RPG-i wywodzące się z Japonii potrafią być nietypowe. Często charakteryzują się długimi, wieloczęściowymi opowieściami, które zaskakują oryginalnością, humorem i ciekawą historią. Z tymi przemyśleniami dziś na warsztat wezmę "The Legend of Heroes: Trails in the Sky".
Królestwo Liberl na kontynencie znanym jako Zemuria. W tym mały kraiku mieszka Estelle Bright, która wraz z przybranym bratem, Joshuą, postanawia pójść w ślady ojca i dołączyć do Gildii Bracerów – organizacji, w różny sposób zajmującej się ochroną ludzi. Wraz z otrzymaniem wszystkich potrzebnych uprawnień, by zostać młodszą członkinią zgrupowania, rusza na wyprawę, pozwalającą zyskać potrzebne do tej pracy doświadczenie.
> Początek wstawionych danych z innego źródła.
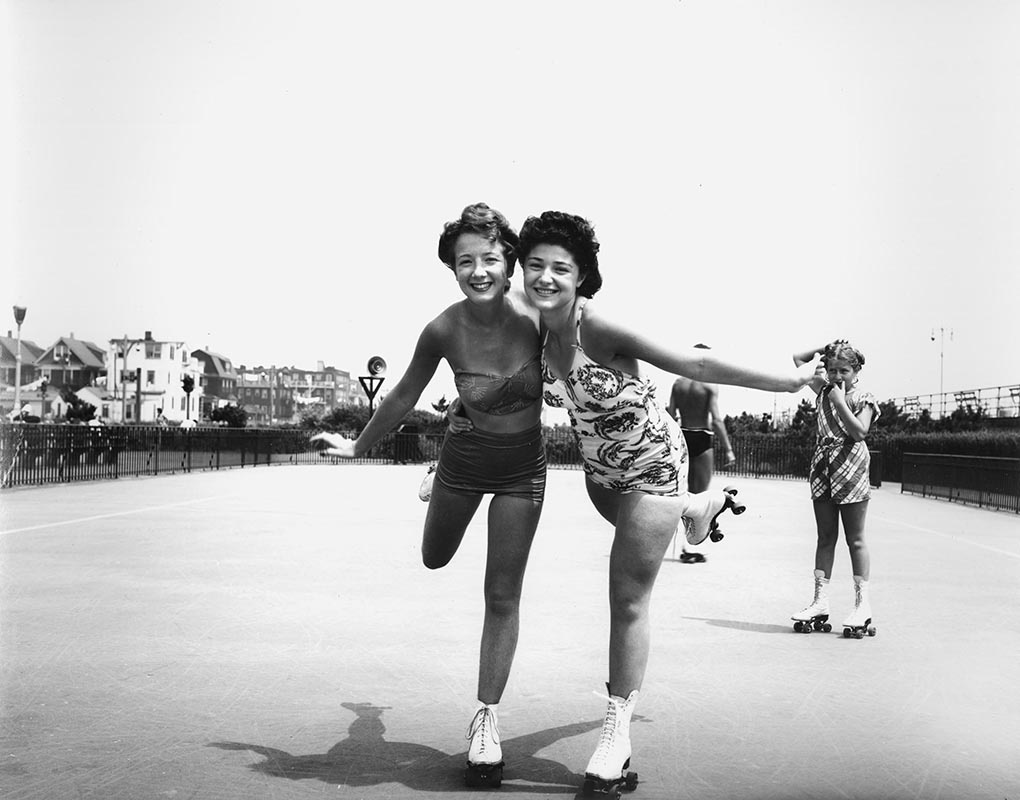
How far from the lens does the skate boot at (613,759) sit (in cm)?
334

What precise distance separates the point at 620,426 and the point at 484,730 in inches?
45.6

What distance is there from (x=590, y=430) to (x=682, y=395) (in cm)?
651

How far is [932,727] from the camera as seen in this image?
13.8ft

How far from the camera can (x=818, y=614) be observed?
6410 millimetres

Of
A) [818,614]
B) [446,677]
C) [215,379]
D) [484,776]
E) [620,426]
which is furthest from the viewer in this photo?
[215,379]

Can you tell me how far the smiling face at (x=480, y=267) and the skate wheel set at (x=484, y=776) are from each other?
162 centimetres

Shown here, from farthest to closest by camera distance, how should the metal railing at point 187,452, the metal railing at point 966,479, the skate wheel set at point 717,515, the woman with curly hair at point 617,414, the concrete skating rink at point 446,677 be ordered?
the metal railing at point 187,452 → the metal railing at point 966,479 → the skate wheel set at point 717,515 → the concrete skating rink at point 446,677 → the woman with curly hair at point 617,414

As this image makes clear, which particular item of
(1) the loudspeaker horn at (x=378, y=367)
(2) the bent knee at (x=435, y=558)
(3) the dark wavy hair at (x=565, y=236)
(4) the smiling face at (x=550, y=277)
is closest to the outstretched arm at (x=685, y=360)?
(4) the smiling face at (x=550, y=277)

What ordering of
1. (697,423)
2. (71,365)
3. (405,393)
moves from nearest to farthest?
(405,393)
(697,423)
(71,365)

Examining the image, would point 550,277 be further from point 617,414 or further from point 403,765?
point 403,765

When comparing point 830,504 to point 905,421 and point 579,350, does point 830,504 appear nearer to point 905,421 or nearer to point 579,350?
point 579,350

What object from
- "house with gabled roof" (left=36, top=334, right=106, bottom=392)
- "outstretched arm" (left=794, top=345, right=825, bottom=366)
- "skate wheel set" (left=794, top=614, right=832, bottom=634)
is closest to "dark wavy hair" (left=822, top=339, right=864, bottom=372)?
"skate wheel set" (left=794, top=614, right=832, bottom=634)

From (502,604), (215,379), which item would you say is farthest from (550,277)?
(215,379)

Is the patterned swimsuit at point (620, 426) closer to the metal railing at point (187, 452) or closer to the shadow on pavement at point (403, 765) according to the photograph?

Gdy jednak okazuje się, że statek z jej ojcem na pokładzie zaginął w tajemniczych okolicznościach, sytuacja powoli zaczyna się komplikować, by rozrosnąć się na nieoczekiwaną skalę…
Gra jest dość klasycznym przedstawicielem kategorii jRPG. Tym, co ją wyróżnia, to ogromna historia związana z tytułem. W ramach rozgrywki przychodzi nam sporo wędrować pomiędzy poszczególnymi miastami Liberl, przyjmując kolejne zadania, zwiedzając najróżniejsze lokacje i lochy czy wypełniając kolejne zadania. Całości dopełnia naprawdę bogata fabuła. Oprócz głównego wątku, którego przejście trwa kilkadziesiąt godzin, czeka nas mnóstwo najróżniejszych zadań pobocznych z własną historią. Do tego można znaleźć naprawdę wiele książek i gazet, dostarczających sporo informacji na temat uniwersum.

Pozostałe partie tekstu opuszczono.